For all the progress that has been made in recent years in the state’s urban areas — many of which have been filling up with new companies and multifamily dwellings — one aspect has been overlooked: neglected lots.
That appears to be changing.
Gov. Phil Murphy signed the New Jersey Land Bank Law on Wednesday afternoon — the potential first step in allowing towns and cities to reclaim areas that have otherwise been abandoned.
Under the law, which goes into effect immediately, municipalities can designate a land bank entity to obtain vacant, abandoned and neglected properties for productive reuse purposes. This law will provide municipalities with a tool to revitalize and reuse properties for public benefit.
Or, as Murphy put it, “Where some see blight, we see promise.”
Murphy signed the bill during a ceremony in Newark, but he made it clear the law should be used throughout the state.
“Whether it is in Newark, Paterson, Trenton or Camden, the creation of a land bank will be a powerful tool for taking empty and overlooked properties and turning them into places where residents can live and work, and where a new sense of community can be ignited,” he said.
Under the New Jersey Land Bank Law, municipalities will be allowed to designate a nonprofit organization or a public entity as the municipality’s land bank entity. The public entities that a municipality may designate include redevelopment entities, county improvement authorities, and departments and agencies of the municipality itself.
Land bank entities will be permitted to acquire properties on their own and act as a municipality’s agent to purchase liens at a tax sale, carry out lien foreclosures and take individual abandoned properties.
Newark Mayor Ras Baraka said the law will have a dramatic impact on Newark, a city he has helped transform despite these abandoned areas.
“This land bank law is monumental for New Jersey and will have an enormous impact on Newark,” he said. “For more than 50 years, vacant and abandoned properties have blighted some of our neighborhoods and affected the quality of life of our residents. With this new law, we are finally turning the page.
“This important tool will empower the people of Newark to acquire these properties, restore them and transform them into community assets.”
Trenton Mayor Reed Gusciora said he hopes the bill will help him accelerate the pace of progress in his town.
“This bill will go a long way in helping Trenton get abandoned properties back on the tax rolls and redeveloped into projects that benefit the community,” he said.
“Land banks allow us to build mixed-income housing and other large development projects; we will be able to make great progress in revitalizing parts of Trenton that need new life while creating economic growth and job opportunities for Trentonians.”
Lt. Gov. Sheila Oliver, who also serves as commissioner of the Department of Community Affairs, said the bill’s impact will be felt in many ways.
“Communities often face complex challenges when securing finances and resources for projects in blighted areas and our hope is that by allowing municipalities to create a public land bank, it will help ease the process of transforming properties from brownfields to successful redevelopment projects,” she said.
“These impactful projects have the power to spur on economic growth, create jobs and revitalize an entire community.”
State Sens.

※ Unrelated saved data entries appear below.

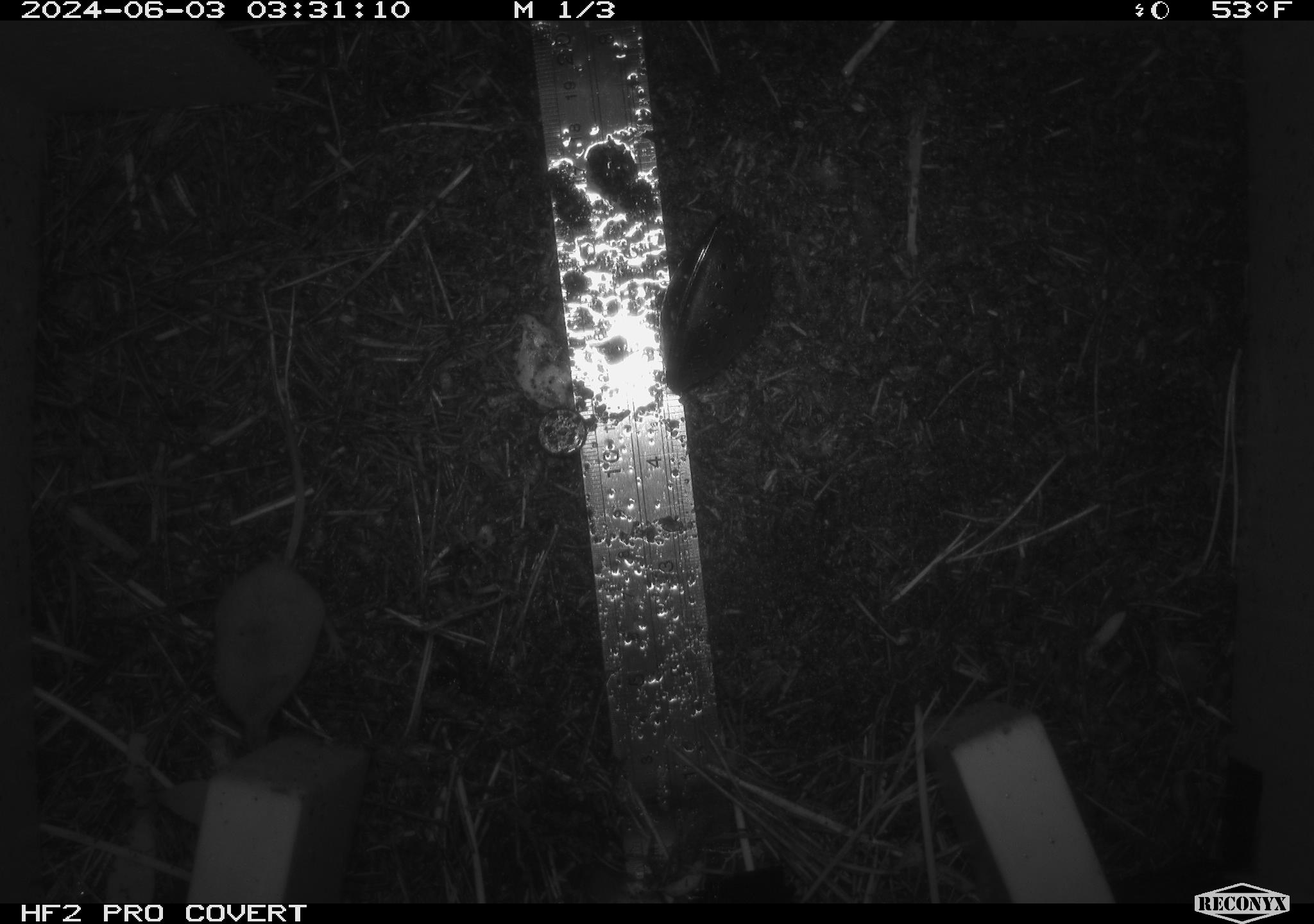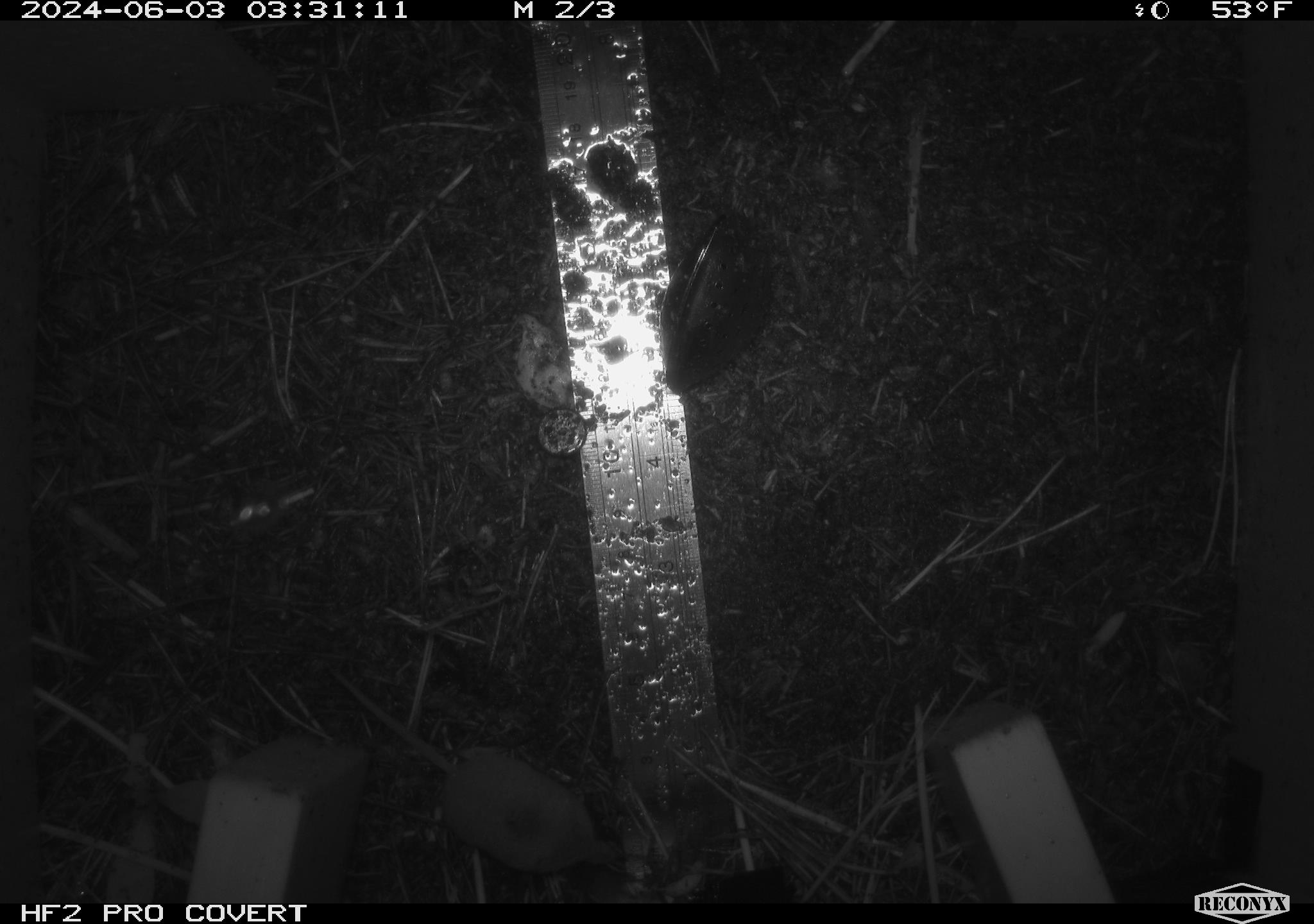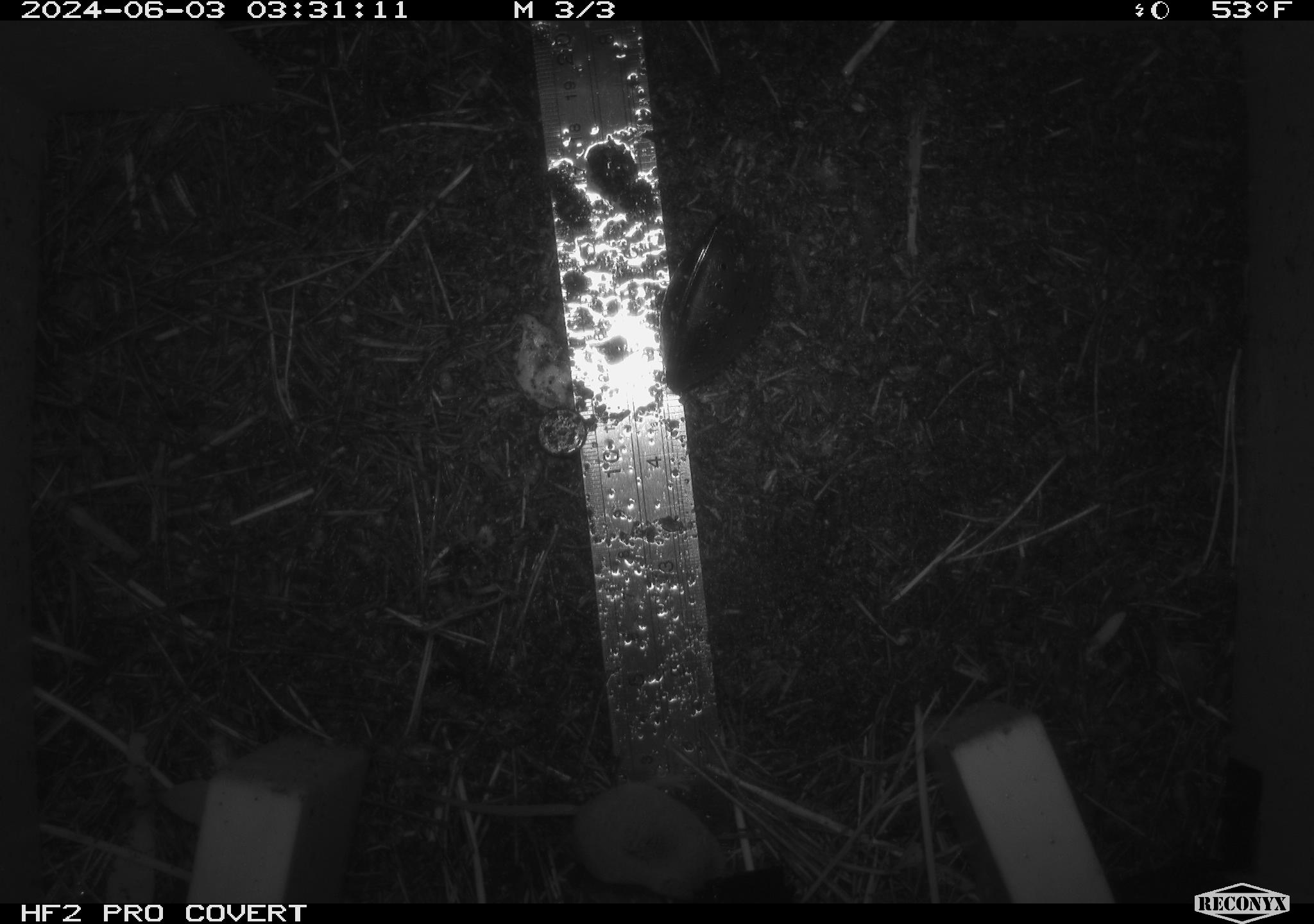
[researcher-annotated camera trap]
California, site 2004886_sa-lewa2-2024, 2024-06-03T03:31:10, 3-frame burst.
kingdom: Animalia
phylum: Chordata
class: Mammalia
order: Eulipotyphla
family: Soricidae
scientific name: Soricidae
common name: shrews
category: soricidae family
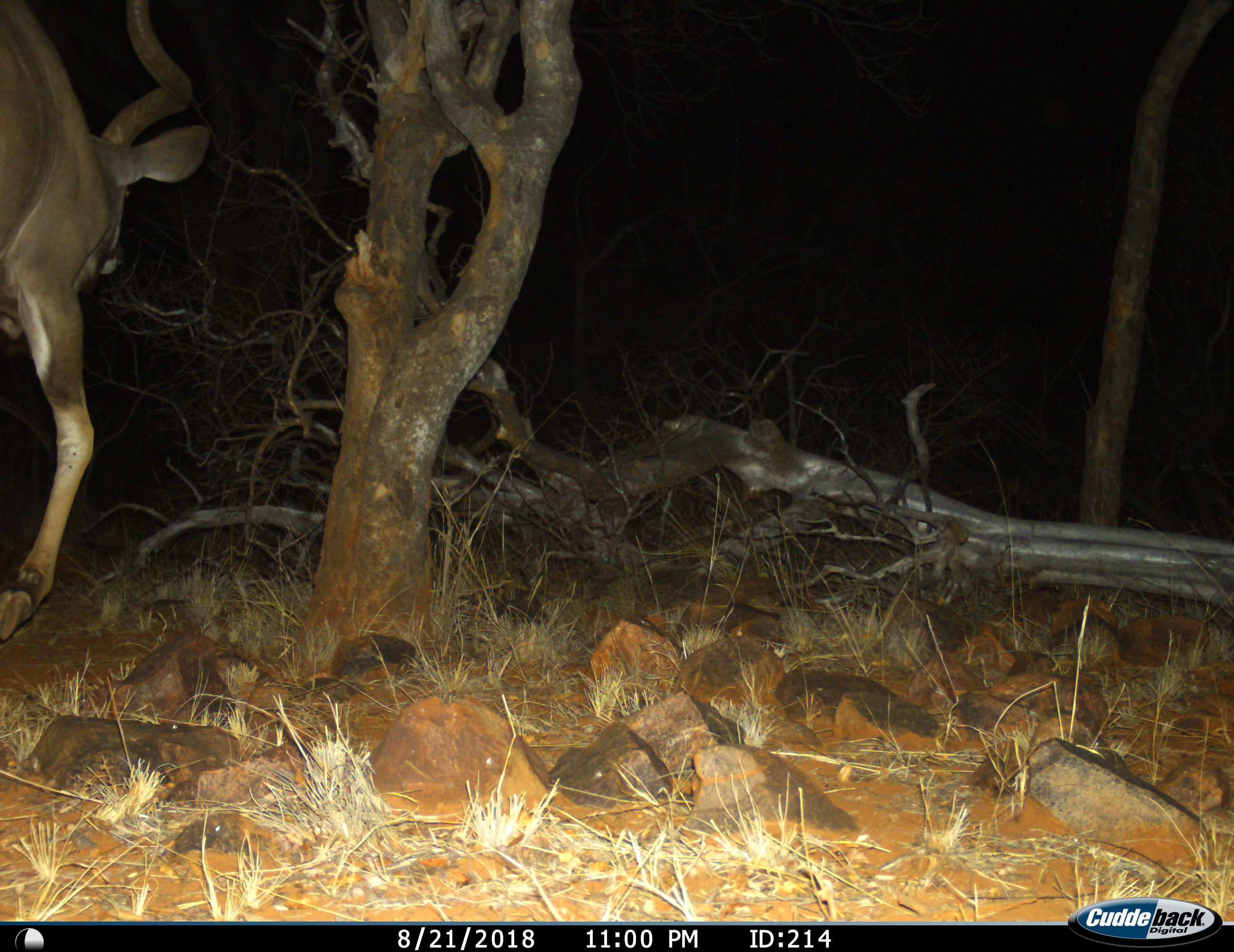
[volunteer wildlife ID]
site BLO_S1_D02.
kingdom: Animalia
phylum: Chordata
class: Mammalia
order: Artiodactyla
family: Bovidae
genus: Tragelaphus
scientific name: Tragelaphus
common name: kudu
Kudu (Tragelaphus), count 1. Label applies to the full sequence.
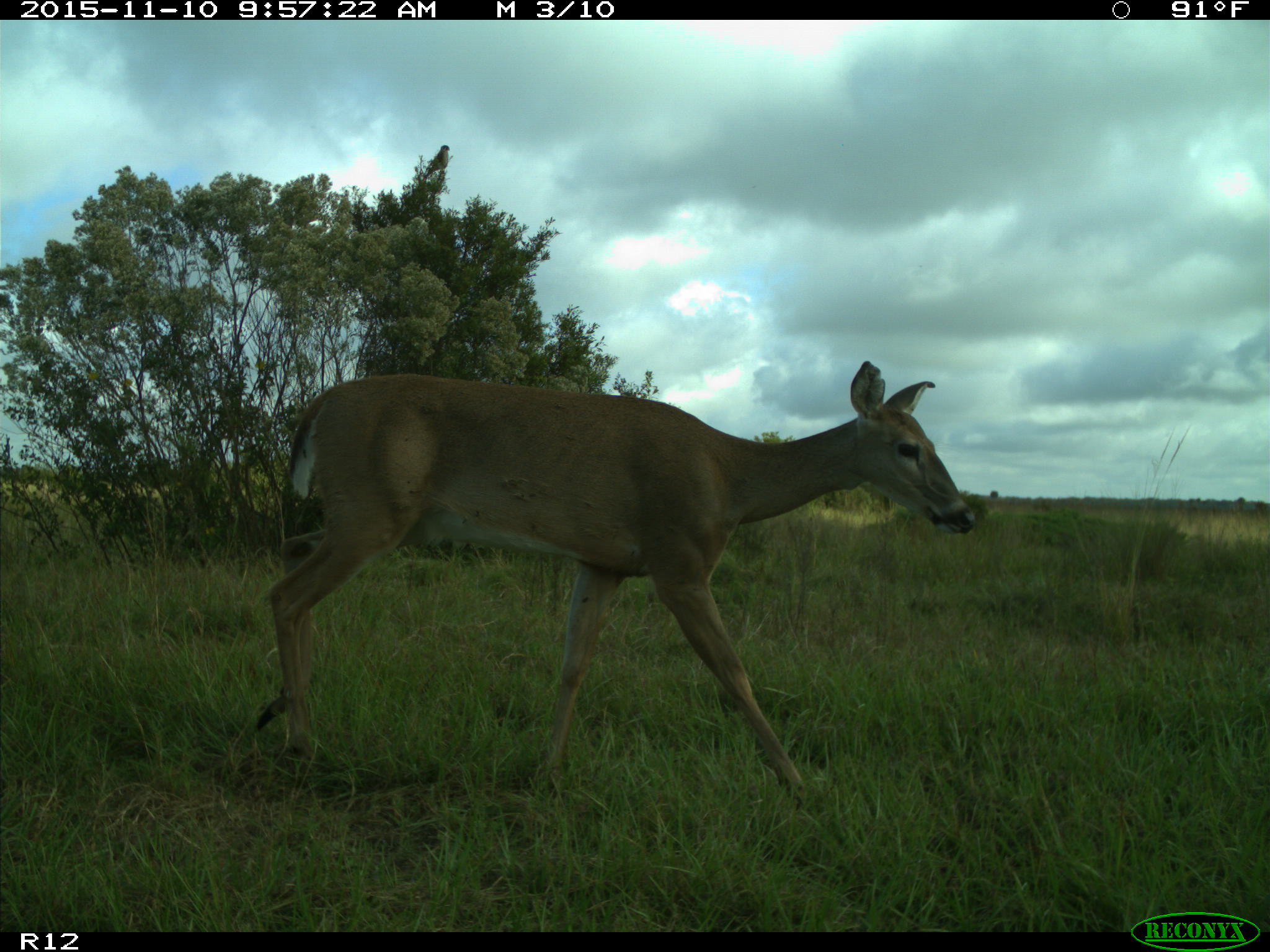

M. Teresa Ruiz (D-Newark) and Nilsa Cruz-Perez (D-Camden) and Assemblywomen Mila Jasey (D-Maplewood), Annette Chaparro (D-Hoboken) and Cleopatra Tucker (D-Newark) were the primary sponsors of the bill.
“Creating land banks and posting available properties online will allow municipalities to create positive redevelopment plans in our communities,” Ruiz said.
“Doing this in a responsible way can lead to revitalized cities and neighborhoods that existing residents can still afford to live in. By repurposing foreclosed or abandoned properties as quickly as possible, we can prevent them from becoming areas that attract negative activity. It also has the potential to promote economic development and expand housing opportunities in both urban and rural parts of our state.”
Jasey said the bill will help aid in the battle to find more affordable housing.
“As we work to combat our state’s critical housing shortage, it makes sense for us to equip municipalities with many tools (to) provide affordable housing and larger development, as well as reduce the number of vacant and abandoned properties,” she said. “Designating single entities to act on behalf of municipalities will hopefully expedite the turnover process, and help us find productive uses for these properties.”
The law provides for accountability to local communities through the requirement for community advisory boards with mandatory access to certain information and opportunities for the board to comment on the land bank entity’s decisions.
Land bank entities will further be required to develop and maintain an online, publicly accessible database of current and former land bank properties. The community advisory board must issue an annual report on the accuracy, integrity, accessibility and comprehensiveness of the land bank entity’s online database.